Por: Revista Veja
Para um país
desmemoriado, nada pior que dois ex-presidentes empenhados em manipular a
história de modo a jogar uma sombra sobre suas traficâncias
ANDRÉ PETRY
Atribui-se a Napoleão Bonaparte a afirmação segundo a
qual a história é particularmente movimentada: "Nada muda mais do que o
passado". Na última semana, dois ex-presidentes do Brasil comprovaram a tese de
que, se a história não muda tanto quanto Napoleão queria, pelo menos as
tentativas de mudá-la são persistentes. Absolvido em definitivo no Supremo
Tribunal Federal das traficâncias de que era acusado durante seu governo
(1990-1992), Fernando Collor, hoje senador pelo PTB, disse que a decisão veio
"me aliviar as angústias que tenho vivenciado nos últimos 23 anos" e fez uma
indagação com aquele mesmo tom triunfal que usava antes de ser enxotado do
Palácio do Planalto: "Quem poderá me devolver tudo aquilo que perdi, a começar
pelo meu mandato presidencial?"
Em visita a Portugal, o ex-presidente Lula deu uma
entrevista dizendo três enormidades. Afirmou que o julgamento do mensalão pelo
Supremo Tribunal Federal "teve 80% de decisão política e 20% de decisão
jurídica". Disse que os petistas condenados e presos na penitenciária da Papuda,
entre os quais se encontram José Dirceu e José Genoino, agora regressando à cela
depois de ter sua prisão domiciliar cancelada, "não são gente da minha
confiança". E encerrou com uma afirmação fabulosa, em que simula a um só tempo
dúvida e distanciamento: "O que eu acho é que não houve mensalão".
O dado comum entre as
manifestações de Collor e Lula é o que se chama de revisionismo histórico. No
meio acadêmico, é uma prática legítima que reexamina a história à luz de fatos
novos,documentos inéditos ou uma abordagem original. Na política, a revisão da
história é, quase sempre, uma falsificação grosseira — à esquerda (vide a
historiografia soviética) ou à direita (vide a negação do Holocausto). Embora
seja um facciosismo inadequado para um ex-presidente falando no exterior, Lula
tem o direito de criticar o julgamento do STF, mas é uma enganação torpe afirmar
que os presos da Papuda não eram gente de sua confiança — José Dirceu era, nas
suas palavras, o "capitão do time", lembra? — ou dizer que o mensalão não
existiu.
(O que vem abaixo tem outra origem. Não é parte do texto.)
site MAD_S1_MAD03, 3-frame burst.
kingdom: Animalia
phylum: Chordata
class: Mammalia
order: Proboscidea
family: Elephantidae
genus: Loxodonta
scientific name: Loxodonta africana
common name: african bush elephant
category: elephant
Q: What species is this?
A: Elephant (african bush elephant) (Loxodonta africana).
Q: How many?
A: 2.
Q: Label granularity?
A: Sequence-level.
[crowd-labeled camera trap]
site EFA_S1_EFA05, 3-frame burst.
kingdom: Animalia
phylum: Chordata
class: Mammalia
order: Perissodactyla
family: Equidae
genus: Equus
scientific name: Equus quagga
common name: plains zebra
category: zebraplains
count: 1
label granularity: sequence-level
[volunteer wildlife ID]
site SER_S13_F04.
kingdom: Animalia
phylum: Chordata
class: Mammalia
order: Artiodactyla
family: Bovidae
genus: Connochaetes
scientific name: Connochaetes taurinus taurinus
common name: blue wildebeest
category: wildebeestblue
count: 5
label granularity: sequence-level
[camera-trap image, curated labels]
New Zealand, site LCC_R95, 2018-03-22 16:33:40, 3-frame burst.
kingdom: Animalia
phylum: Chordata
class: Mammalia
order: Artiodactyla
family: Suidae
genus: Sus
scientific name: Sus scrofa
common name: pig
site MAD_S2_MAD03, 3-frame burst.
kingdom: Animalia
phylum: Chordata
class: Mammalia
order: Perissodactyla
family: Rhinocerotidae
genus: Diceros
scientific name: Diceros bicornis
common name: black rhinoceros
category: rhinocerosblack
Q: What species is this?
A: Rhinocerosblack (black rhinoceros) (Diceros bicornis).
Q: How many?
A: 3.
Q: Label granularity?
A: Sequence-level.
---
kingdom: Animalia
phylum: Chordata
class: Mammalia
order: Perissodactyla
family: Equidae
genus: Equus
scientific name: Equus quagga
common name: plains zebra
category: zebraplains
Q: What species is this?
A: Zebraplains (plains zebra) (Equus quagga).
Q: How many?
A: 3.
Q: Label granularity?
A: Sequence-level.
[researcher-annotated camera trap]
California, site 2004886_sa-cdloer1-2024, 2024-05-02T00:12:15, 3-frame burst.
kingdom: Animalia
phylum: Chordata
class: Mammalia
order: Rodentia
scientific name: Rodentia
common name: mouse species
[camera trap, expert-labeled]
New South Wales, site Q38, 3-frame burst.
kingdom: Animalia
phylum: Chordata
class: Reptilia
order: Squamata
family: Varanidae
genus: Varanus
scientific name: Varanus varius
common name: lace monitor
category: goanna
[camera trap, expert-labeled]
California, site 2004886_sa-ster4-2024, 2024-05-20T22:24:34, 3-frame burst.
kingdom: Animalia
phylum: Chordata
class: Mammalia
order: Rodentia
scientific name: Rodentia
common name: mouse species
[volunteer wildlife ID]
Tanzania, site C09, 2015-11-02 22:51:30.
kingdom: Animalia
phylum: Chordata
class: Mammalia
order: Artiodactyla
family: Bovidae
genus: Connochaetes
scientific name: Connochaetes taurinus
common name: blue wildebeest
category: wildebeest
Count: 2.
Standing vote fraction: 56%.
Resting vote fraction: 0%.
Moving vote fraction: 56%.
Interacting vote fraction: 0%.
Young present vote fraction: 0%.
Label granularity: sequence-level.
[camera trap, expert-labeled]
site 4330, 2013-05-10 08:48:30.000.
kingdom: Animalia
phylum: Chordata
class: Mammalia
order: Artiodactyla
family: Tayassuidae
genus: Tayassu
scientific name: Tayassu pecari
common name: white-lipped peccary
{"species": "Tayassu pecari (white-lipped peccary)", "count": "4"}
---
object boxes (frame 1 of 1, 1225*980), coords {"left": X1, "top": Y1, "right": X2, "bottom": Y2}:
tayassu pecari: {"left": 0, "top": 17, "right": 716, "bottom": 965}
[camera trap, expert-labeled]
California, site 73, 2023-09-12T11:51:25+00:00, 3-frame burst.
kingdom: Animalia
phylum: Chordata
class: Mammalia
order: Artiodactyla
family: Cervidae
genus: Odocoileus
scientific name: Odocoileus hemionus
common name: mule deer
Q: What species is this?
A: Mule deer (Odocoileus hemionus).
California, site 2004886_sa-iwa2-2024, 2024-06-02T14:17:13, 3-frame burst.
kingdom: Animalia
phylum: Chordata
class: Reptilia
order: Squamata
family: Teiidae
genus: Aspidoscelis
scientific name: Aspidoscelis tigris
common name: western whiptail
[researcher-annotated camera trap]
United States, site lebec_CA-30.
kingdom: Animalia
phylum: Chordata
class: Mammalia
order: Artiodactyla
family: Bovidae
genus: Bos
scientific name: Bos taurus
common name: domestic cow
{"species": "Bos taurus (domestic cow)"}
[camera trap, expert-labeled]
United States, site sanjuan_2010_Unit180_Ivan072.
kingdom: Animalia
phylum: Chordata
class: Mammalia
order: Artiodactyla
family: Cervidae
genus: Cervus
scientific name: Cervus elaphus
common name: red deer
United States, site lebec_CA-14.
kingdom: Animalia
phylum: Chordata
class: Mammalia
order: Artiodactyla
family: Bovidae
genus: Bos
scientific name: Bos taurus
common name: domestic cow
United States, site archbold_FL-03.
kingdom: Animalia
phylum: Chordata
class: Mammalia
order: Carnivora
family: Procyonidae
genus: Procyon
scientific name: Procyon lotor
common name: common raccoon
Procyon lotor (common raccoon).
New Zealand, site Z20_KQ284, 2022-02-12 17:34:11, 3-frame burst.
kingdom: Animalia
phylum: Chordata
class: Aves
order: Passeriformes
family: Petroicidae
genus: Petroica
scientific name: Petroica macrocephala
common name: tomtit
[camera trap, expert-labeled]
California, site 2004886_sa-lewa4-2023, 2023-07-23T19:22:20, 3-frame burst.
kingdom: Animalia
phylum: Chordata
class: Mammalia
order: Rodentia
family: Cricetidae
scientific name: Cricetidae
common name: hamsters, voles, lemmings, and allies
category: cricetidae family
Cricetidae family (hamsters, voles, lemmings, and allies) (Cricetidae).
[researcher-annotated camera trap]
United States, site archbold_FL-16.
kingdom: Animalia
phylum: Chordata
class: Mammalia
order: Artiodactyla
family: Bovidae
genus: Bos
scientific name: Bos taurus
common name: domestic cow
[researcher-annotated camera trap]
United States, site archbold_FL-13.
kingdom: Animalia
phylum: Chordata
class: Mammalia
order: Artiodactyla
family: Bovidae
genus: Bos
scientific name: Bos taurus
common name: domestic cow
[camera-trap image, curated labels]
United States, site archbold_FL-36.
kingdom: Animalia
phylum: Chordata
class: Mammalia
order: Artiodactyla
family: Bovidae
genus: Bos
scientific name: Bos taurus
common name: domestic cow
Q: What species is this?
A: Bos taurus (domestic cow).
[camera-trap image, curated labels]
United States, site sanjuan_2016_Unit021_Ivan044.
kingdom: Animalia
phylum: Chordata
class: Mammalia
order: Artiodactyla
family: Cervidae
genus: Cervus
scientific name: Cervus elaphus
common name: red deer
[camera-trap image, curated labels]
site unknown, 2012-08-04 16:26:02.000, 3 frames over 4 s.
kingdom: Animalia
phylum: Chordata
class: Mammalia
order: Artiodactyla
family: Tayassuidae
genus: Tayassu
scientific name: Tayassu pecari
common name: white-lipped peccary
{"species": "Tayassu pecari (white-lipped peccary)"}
Na famosa entrevista de Paris, no auge do escândalo de 2005, Lula disse
que a gente de sua confiança "não pensou direito", mas fez "o que é feito no
Brasil sistematicamente". Queria reduzir o mensalão a caixa dois eleitoral.
Sabia, portanto, que havia algo errado feito sem "pensar direito". Agora, faz de
conta que nada havia. É grosseiro.
Collor, por sua vez, pega carona na absolvição do STF
(que é jurídica, seja lá qual for a proporção matemática que queira encontrar
aí) para tentar desqualificar seu impeachment pelo Congresso Nacional (que é uma
decisão 100% política). Ou seja: ser inocentado no STF não significa que o
Congresso errou ao destituí-lo do cargo. Como diz a Carta ao Leitor desta
edição: "Collor não foi eleito nem cassado por decisão do STF. Foi eleito pelo
povo e cassado por seus representantes legais em votação aberta do Congresso
Nacional". Confundir as duas coisas é uma forma ilegítima de retocar a história.
Ninguém há de censurar políticos pela tentativa de jogar uma luz mais favorável
à sua história, limando a ferrugem da imagem. É do jogo político em qualquer
democracia. O dado intolerável é fazê-lo à base de falsificações, deformações e,
no limite, mentiras rudimentares. Com ex-presidentes assim, os cidadãos precisam
estar ainda mais alertas para outra afirmação atribuída a Napoleão: "A história
é um conjunto de mentiras sobre as quais se chegou a um acordo".